Phys Rev E. 2017 Sep;96(3-1):032906. doi: 10.1103/PhysRevE.96.032906. Epub 2017 Sep 14.
When grains flow out of a silo, flow rate W increases with exit size D. If D is too small, an arch may form and the flow may be blocked at the exit. To recover from clogging, the arch has to be destroyed. Here we construct a two-dimensional silo with movable exit and study the effects of exit oscillation (with amplitude A and frequency f) on flow rate, clogging, and unclogging of grains through the exit. We find that, if exit oscillates, W remains finite even when D (measured in unit of grain diameter) is only slightly larger than one. Surprisingly, while W increases with oscillation strength Γ≡4π^{2}Af^{2} as expected at small D, W decreases with Γ when D≥5 due to induced random motion of the grains at the exit. When D is small and oscillation speed v≡2πAf is slow, temporary clogging events cause the grains to flow intermittently. In this regime, W depends only on v-a feature consistent to a simple arch breaking mechanism, and the phase boundary of intermittent flow in the D-v plane is consistent to either a power law: D∝v^{-7} or an exponential form: D∝e^{-D/0.55}. Furthermore, the flow time statistic is Poissonian whereas the recovery time statistic follows a power-law distribution.

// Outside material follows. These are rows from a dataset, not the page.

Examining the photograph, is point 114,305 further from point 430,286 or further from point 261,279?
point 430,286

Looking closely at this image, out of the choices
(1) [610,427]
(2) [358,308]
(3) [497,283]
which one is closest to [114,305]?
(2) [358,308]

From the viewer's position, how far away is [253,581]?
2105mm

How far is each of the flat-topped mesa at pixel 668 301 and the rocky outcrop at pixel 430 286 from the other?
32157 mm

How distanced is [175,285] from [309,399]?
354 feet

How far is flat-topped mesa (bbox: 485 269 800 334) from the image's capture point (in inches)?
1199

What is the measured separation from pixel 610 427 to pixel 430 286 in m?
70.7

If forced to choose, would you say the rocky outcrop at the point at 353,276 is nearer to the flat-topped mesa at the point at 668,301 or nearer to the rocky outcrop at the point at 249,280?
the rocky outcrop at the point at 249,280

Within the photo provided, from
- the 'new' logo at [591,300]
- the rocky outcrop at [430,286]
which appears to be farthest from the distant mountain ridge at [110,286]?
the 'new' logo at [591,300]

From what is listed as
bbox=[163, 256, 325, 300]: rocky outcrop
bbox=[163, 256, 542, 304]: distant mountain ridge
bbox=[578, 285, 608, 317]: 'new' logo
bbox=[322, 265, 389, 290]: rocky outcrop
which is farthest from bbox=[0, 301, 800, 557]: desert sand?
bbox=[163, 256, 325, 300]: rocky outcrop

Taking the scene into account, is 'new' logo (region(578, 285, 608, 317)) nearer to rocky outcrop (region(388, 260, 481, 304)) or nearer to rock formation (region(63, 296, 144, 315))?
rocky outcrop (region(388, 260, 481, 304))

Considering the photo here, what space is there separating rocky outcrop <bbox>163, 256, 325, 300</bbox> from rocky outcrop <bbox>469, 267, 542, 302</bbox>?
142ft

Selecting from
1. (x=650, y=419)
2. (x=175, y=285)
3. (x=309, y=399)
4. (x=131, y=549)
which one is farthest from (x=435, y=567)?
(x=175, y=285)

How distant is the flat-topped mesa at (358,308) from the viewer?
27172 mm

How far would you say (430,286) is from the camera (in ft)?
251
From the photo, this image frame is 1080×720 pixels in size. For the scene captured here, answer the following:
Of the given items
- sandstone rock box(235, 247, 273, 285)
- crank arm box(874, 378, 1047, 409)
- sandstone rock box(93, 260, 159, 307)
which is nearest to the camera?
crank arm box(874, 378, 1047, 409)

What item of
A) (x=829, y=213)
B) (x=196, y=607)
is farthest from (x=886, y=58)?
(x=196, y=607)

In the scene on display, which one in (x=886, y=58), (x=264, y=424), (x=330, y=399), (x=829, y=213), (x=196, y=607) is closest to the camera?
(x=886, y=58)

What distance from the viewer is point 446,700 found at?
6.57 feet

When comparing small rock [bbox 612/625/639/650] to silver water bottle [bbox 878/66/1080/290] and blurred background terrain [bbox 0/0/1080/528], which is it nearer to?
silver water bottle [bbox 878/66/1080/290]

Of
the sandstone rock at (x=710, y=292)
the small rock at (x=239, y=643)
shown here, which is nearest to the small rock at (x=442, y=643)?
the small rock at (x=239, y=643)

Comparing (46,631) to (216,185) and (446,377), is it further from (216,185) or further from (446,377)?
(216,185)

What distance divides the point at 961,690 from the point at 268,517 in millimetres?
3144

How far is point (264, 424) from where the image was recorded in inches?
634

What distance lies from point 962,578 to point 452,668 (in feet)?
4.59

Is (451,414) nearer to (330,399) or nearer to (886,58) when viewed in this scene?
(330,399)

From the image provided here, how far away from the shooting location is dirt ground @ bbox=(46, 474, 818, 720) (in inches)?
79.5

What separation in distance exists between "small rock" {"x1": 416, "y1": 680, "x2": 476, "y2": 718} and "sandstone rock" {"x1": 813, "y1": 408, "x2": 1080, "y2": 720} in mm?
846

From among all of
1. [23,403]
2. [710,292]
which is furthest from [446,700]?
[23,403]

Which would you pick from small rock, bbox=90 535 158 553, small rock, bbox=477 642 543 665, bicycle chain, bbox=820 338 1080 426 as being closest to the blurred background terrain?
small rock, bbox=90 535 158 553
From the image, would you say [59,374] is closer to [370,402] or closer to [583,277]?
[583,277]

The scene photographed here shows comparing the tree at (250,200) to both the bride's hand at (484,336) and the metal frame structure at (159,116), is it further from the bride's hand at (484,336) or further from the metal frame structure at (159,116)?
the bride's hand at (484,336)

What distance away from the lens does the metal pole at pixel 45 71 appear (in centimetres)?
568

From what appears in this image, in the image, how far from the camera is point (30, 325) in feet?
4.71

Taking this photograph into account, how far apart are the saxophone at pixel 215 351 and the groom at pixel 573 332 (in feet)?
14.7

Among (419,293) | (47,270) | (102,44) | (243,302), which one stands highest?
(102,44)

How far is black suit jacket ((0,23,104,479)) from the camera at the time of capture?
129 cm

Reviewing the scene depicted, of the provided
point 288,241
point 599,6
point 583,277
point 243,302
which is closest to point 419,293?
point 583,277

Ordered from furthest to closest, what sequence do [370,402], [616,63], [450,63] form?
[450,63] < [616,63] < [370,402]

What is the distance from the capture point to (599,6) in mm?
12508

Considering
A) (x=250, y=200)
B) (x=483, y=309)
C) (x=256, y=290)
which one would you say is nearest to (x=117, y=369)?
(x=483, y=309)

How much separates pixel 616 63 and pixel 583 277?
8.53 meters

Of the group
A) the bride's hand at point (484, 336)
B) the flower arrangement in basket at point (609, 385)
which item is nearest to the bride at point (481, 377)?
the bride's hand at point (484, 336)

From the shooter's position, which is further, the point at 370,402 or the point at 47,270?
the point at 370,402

当谷物从筒仓流出时,流量$W$随出口尺寸$D$的增加而增加。如果$D$太小,可能会形成拱形,出口处的流动可能会被堵塞。为了从堵塞中恢复,拱形必须被破坏。在这里,我们构建了一个带有可移动出口的二维筒仓,并研究了出口振荡(幅度为$A$,频率为$f$)对通过出口的谷物流量、堵塞和疏通的影响。我们发现,即使当$D$(以谷物直径为单位测量)仅略大于 1 时,出口振荡也能使$W$保持有限。令人惊讶的是,虽然当$D\lt5$时,$W$随着预期的振荡强度$\Gamma≡4\pi^{2}Af^{2}$的增加而增加,但当$D\geq5$时,由于出口处的谷物随机运动,$W$随$\Gamma$的增加而减小。当$D$较小且振荡速度$v≡2\pi Af$较慢时,暂时的堵塞事件会导致谷物间歇性流动。在这种情况下,$W$仅取决于$v-a$,这与一个简单的拱形破坏机制一致,并且在$D-v$平面上的间歇性流动的相边界与幂律:$D∝v^{-7}$或指数形式:$D∝e^{-D/0.55}$一致。此外,流动时间统计是泊松分布,而恢复时间统计遵循幂律分布。